## Exercise
Return every row below that contains the word "detection", copying each one in full.

** Start Available records **

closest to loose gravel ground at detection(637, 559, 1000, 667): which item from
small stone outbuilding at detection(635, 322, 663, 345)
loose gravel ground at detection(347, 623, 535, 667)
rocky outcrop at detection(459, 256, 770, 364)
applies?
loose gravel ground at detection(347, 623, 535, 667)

** End Available records **
** Start Available records **

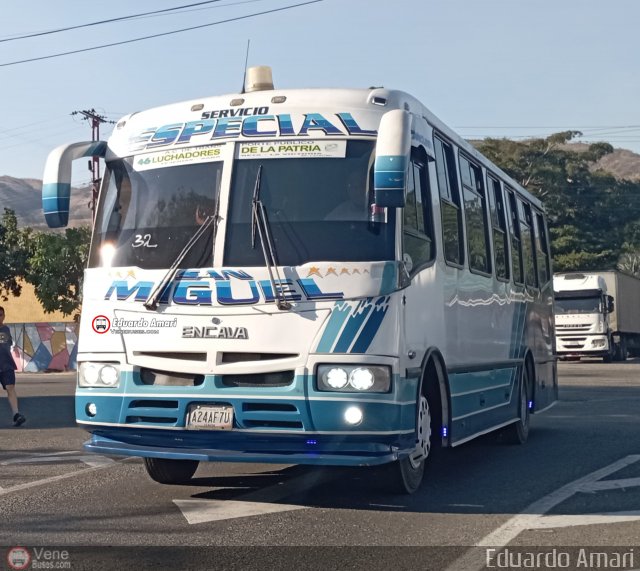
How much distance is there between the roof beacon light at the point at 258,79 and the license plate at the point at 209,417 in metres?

** End Available records **

## Final answer
closest to loose gravel ground at detection(637, 559, 1000, 667): which item from
small stone outbuilding at detection(635, 322, 663, 345)
loose gravel ground at detection(347, 623, 535, 667)
rocky outcrop at detection(459, 256, 770, 364)
loose gravel ground at detection(347, 623, 535, 667)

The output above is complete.